Search code examples
postgresqlsql-deletepostgresql-9.5postgresql-performance

How to get Postgresql total cost time from explain


I have an sql query on postgresql 9.5, but it takes too long time. And I run the explain query:

DELETE FROM source v1
    WHERE id < (SELECT MAX(id)
            FROM source v2
            WHERE v2.ent_id = v1.ent_id
            AND v2.name = v1.name
        );      

And ex plain is

Delete on source v1  (cost=0.00..1764410287608.21 rows=2891175 width=6)');
  ->  Seq Scan on source v1  (cost=0.00..1764410287608.21 rows=2891175 width=6)');
        Filter: (id < (SubPlan 2))');
        SubPlan 2');
          ->  Result  (cost=203424.76..203424.77 rows=1 width=0)');
                InitPlan 1 (returns $2)');
                  ->  Limit  (cost=0.43..203424.76 rows=1 width=8)');
                        ->  Index Scan Backward using source_id_ix on source v2  (cost=0.43..813697.74 rows=4 width=8)');
                              Index Cond: (id IS NOT NULL)');
                              Filter: (((ent_id)::text = (v1.ent_id)::text) AND ((name)::text = (v1.name)::text))');

My table has about 8.000.000 records.

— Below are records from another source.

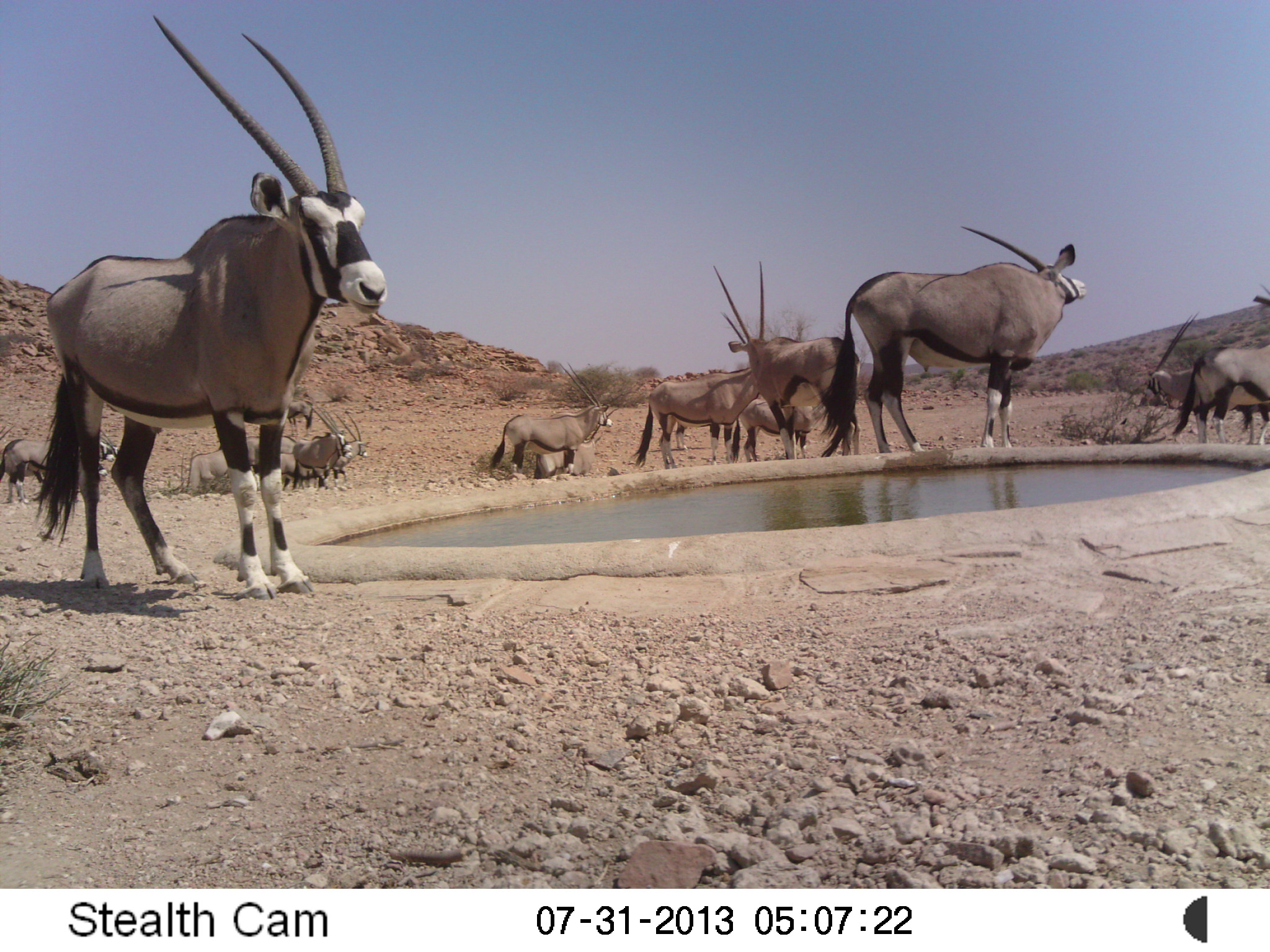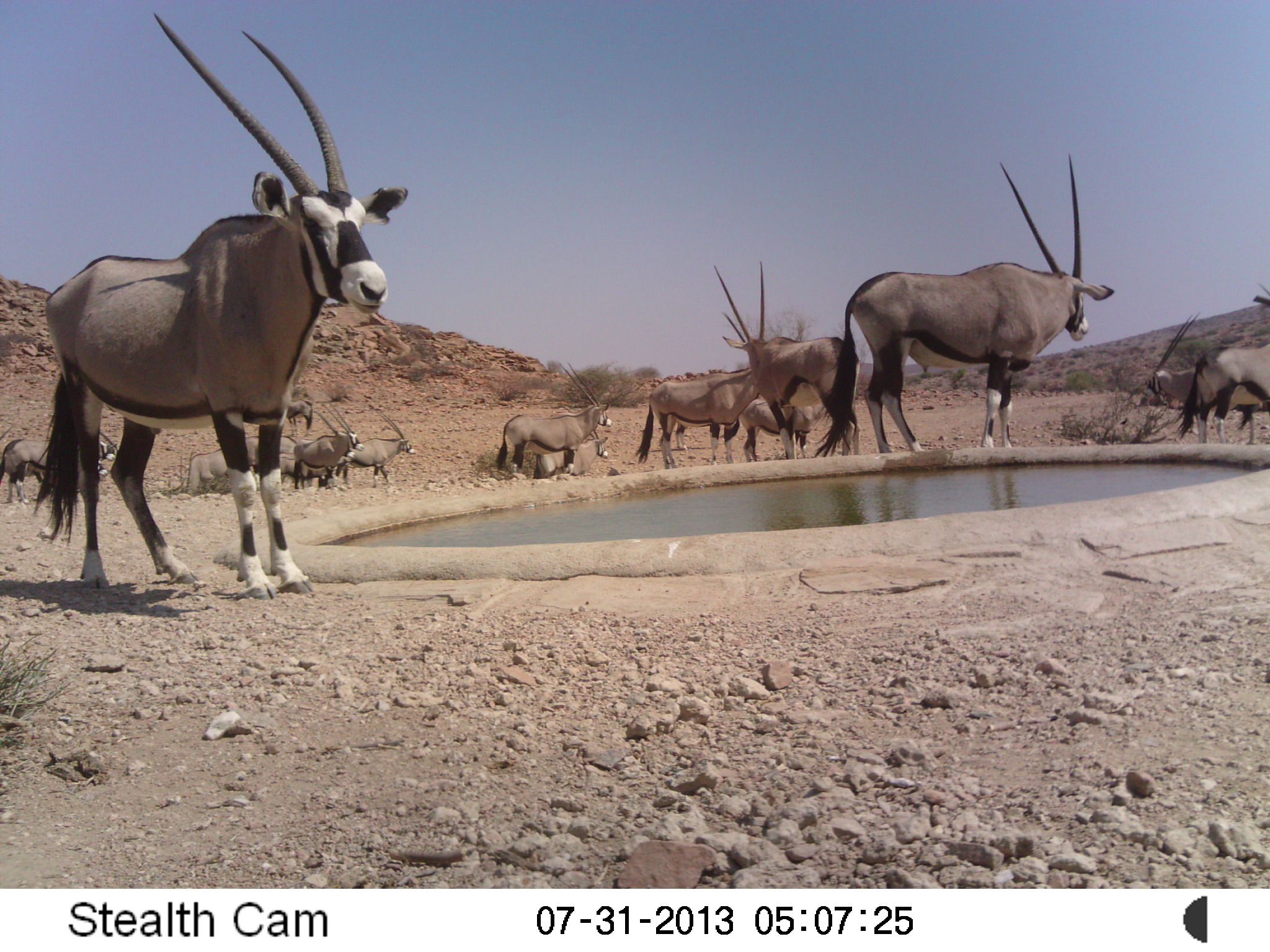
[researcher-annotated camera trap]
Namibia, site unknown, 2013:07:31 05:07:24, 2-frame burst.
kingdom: Animalia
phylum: Chordata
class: Mammalia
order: Artiodactyla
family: Bovidae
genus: Oryx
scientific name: Oryx gazella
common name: gemsbok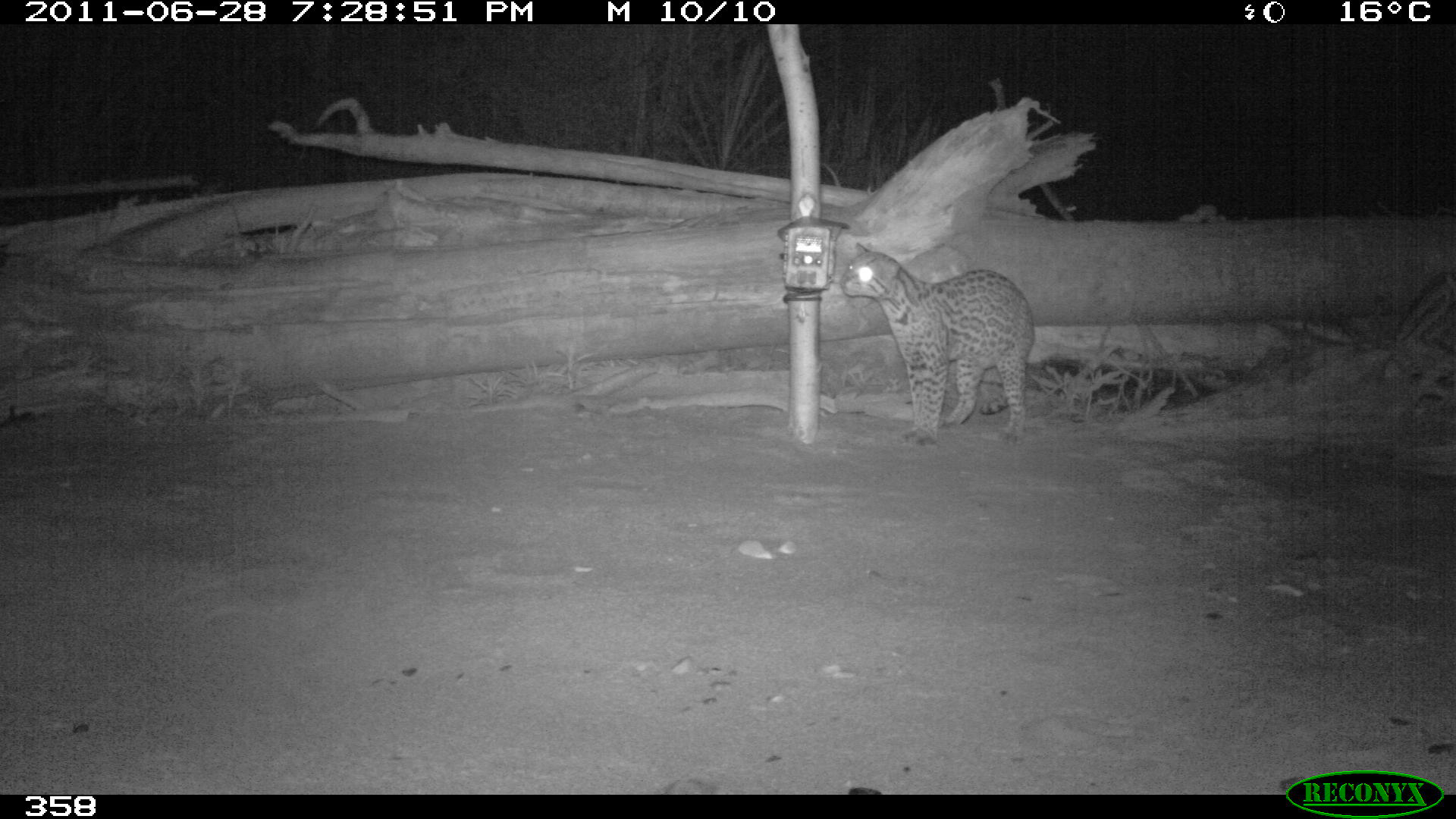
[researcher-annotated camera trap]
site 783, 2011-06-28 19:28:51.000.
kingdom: Animalia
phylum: Chordata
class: Mammalia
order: Carnivora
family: Felidae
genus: Leopardus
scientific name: Leopardus pardalis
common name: ocelot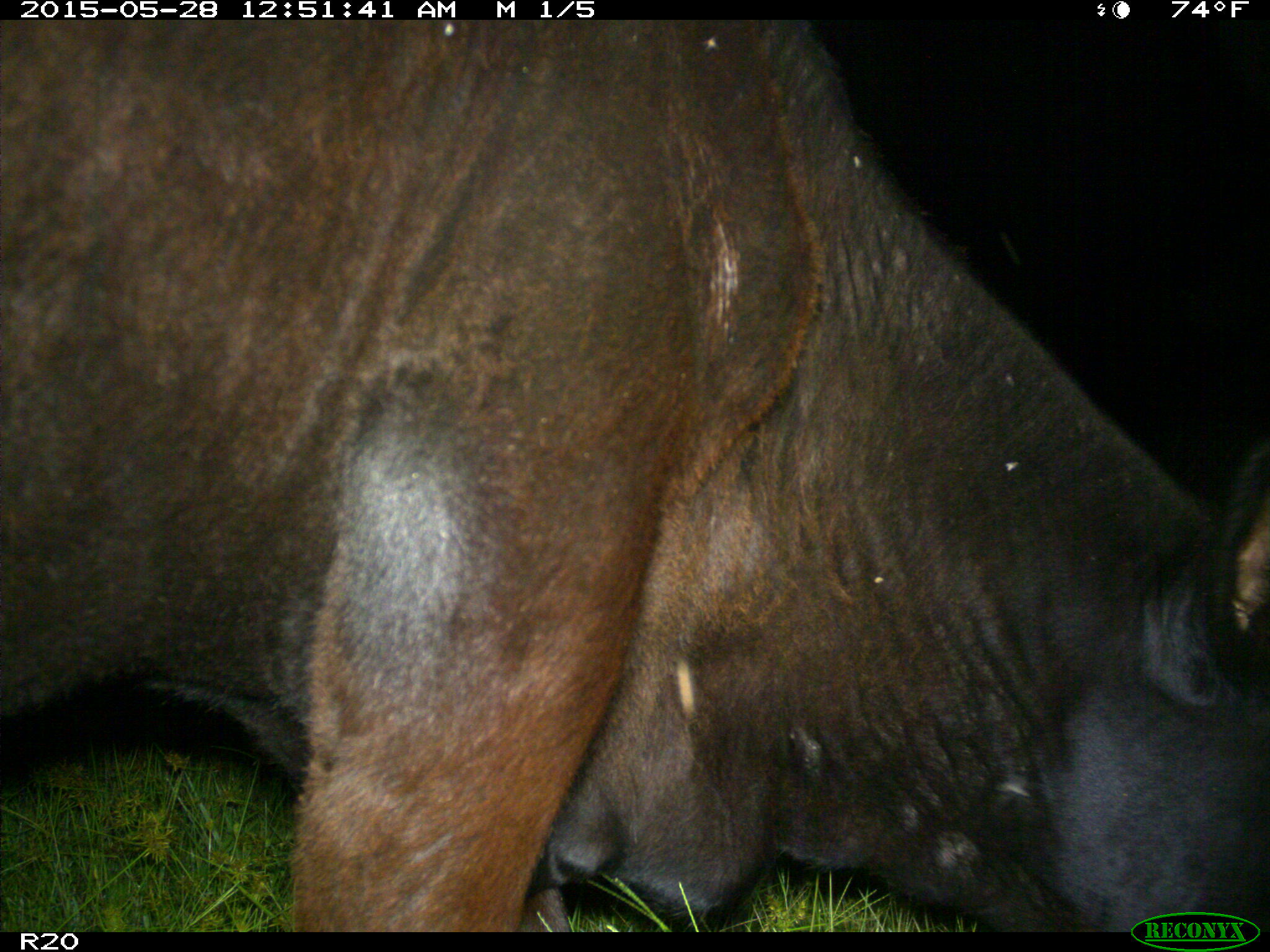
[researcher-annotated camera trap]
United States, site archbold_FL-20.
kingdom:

And I could not get the result for days. And I could not calculate how many times will take? is there any way for a new solution?


Solution

  • There is no really good way to predict execution time.

    As a very rough rule of thumb, you can compare a cost of 1 to the time of reading one 8 KB page from disk during a sequential scan, but that will often be off by more than an order of magnitude.

    To solve the underlying problem, try

    DELETE FROM source AS v1
    WHERE EXISTS (SELECT 1
                  FROM source AS v2
                  WHERE (v1.ent_id, v1.name) = (v2.ent_id, v2.name)
                  AND v2.id > v1.id);
    

    The problem with your query is that it has to execute an expensive subselect for every row found, while mine can perform a semijoin. Look at my query's execution plan.